Like many writing about the Black Death, Ziegler contests the numbers of deaths given by the survivors, saying that our ancestors were prone to exaggeration. He suggests that a little over thirty per cent of the population died. I’m not sure that if thirty per cent of the people in my town died I would think it was the end of the world. I’d be worried, but I’d think the odds were on my side. If seventy per cent of them died, I’d be a lot more inclined to believe that the end of everything had arrived.
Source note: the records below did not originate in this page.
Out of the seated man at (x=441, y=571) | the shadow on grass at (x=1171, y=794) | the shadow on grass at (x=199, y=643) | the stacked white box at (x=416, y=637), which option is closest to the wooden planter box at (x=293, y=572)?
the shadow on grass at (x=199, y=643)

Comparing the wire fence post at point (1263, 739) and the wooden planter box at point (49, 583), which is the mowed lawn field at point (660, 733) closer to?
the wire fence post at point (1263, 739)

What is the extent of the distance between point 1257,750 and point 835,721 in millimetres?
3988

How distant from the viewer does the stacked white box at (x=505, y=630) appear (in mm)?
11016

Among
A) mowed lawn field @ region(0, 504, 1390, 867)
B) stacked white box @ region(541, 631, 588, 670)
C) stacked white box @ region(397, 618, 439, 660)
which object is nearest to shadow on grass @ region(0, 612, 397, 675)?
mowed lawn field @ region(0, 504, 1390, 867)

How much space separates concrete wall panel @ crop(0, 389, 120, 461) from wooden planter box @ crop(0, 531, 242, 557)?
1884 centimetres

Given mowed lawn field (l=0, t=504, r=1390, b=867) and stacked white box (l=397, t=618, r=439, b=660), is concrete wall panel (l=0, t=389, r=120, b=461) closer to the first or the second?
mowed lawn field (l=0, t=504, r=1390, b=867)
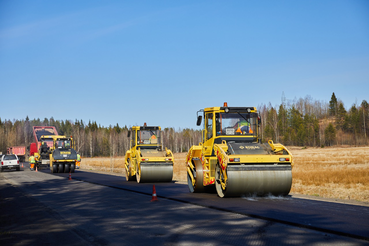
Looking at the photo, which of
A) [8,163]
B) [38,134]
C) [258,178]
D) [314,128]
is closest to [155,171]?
[258,178]

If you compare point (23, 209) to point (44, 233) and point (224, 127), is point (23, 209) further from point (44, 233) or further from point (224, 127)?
point (224, 127)

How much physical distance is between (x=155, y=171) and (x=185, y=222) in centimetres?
1155

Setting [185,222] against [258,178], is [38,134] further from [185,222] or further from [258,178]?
[185,222]

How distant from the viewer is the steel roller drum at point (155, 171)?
65.0 ft

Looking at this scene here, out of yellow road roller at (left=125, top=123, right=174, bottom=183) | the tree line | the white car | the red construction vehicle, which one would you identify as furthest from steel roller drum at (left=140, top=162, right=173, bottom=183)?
the tree line

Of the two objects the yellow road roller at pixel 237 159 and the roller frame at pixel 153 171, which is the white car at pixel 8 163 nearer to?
the roller frame at pixel 153 171

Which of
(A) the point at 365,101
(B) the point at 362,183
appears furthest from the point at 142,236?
(A) the point at 365,101

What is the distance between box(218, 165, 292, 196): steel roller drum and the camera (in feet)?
38.0

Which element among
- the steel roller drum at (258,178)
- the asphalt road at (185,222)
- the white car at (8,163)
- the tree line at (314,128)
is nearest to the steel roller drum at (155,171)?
the asphalt road at (185,222)

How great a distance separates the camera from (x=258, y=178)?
11.6 metres

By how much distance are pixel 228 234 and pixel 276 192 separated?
522cm

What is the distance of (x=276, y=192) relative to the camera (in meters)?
11.9

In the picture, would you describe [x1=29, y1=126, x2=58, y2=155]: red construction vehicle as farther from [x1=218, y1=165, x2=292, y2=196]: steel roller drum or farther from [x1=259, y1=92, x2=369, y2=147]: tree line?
[x1=259, y1=92, x2=369, y2=147]: tree line

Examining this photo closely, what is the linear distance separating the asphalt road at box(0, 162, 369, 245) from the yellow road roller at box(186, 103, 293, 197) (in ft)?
1.61
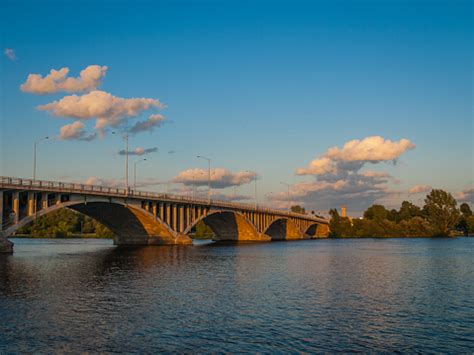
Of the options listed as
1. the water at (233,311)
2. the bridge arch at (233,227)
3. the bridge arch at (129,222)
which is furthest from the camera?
the bridge arch at (233,227)

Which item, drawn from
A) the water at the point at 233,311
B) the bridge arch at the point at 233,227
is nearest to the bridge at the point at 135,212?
the bridge arch at the point at 233,227

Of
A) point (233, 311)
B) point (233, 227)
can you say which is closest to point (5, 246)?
point (233, 311)

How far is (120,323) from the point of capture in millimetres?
27547

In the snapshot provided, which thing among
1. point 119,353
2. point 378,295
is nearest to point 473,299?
point 378,295

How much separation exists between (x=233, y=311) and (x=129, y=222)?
79836 millimetres

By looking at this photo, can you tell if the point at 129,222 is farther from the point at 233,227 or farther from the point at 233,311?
the point at 233,311

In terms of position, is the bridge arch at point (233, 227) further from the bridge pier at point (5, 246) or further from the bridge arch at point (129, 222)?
the bridge pier at point (5, 246)

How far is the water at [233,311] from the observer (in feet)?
77.9

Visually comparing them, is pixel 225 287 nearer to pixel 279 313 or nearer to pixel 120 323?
pixel 279 313

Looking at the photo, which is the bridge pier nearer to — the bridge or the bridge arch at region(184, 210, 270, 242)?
the bridge

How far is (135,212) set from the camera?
100m

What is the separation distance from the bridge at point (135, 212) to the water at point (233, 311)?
18.3m

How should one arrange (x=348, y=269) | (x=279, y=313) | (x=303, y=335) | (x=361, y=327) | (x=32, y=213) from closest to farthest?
(x=303, y=335) < (x=361, y=327) < (x=279, y=313) < (x=348, y=269) < (x=32, y=213)

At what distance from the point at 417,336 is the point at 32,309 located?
22779 mm
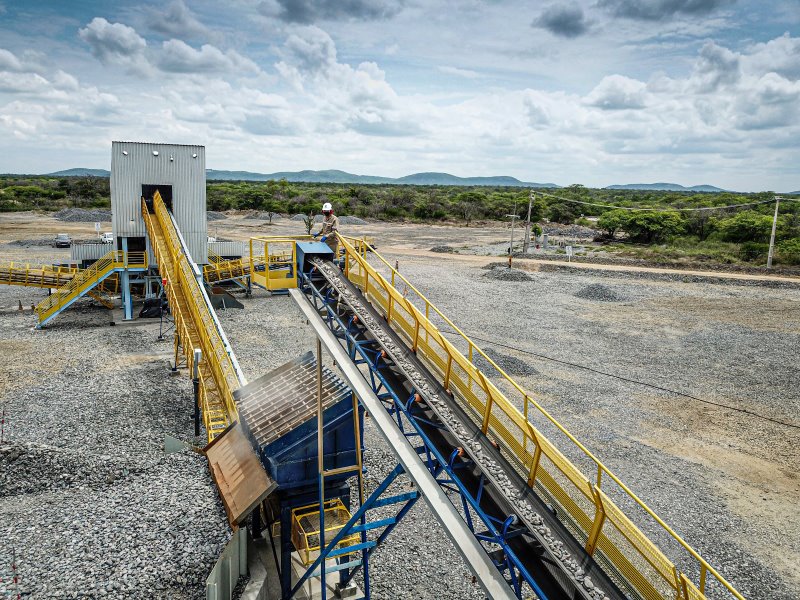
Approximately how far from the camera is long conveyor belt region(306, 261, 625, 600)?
6062 millimetres

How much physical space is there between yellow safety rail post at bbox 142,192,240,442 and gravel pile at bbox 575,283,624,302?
24.6m

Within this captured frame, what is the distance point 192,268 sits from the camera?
20.2 m

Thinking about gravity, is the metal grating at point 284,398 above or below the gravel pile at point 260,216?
below

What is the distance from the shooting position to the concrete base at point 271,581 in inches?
383

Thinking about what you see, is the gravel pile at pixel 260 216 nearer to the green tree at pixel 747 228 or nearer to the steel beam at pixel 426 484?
the green tree at pixel 747 228

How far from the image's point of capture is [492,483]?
6820 mm

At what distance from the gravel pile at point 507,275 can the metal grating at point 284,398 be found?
29315 millimetres

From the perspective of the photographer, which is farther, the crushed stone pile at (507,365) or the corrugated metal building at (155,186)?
the corrugated metal building at (155,186)

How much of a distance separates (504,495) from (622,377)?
1658 cm

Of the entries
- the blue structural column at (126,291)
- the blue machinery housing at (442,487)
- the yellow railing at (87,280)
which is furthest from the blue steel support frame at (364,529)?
the yellow railing at (87,280)

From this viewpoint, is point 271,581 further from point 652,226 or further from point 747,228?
point 652,226

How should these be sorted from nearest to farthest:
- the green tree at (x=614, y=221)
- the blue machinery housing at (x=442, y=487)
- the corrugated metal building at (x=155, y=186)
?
the blue machinery housing at (x=442, y=487), the corrugated metal building at (x=155, y=186), the green tree at (x=614, y=221)

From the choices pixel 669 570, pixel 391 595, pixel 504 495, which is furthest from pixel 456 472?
pixel 391 595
There has been more research on medieval population sizes and death rates in the intervening years and I’m looking forward to what the book I’m currently reading has to say on the subject.

On the whole this is a good ‘introductory’ book. Ziegler’s intention was to gather as much as he could about was known about the Black Death into one place. There is no original research. Many find his style of writing dull, but I found the book easy enough to read and, as far as it’s possible to say this about a book written about such a terrible time, enjoyable.

For readers in the UK interested in plague, and who isn’t, there’s a programme on Channel 4 on Sunday 19th July at 8.00 p.m. (repeated on Thursday 23rd at 3.15 a.m. on 4seven) with the catchy title of ‘London’s Lost Graveyard: the Crossrail Discovery’. This is about the Great Plague of 1665 (amongst other causes of death), but it does promise to throw some light on the Black Death.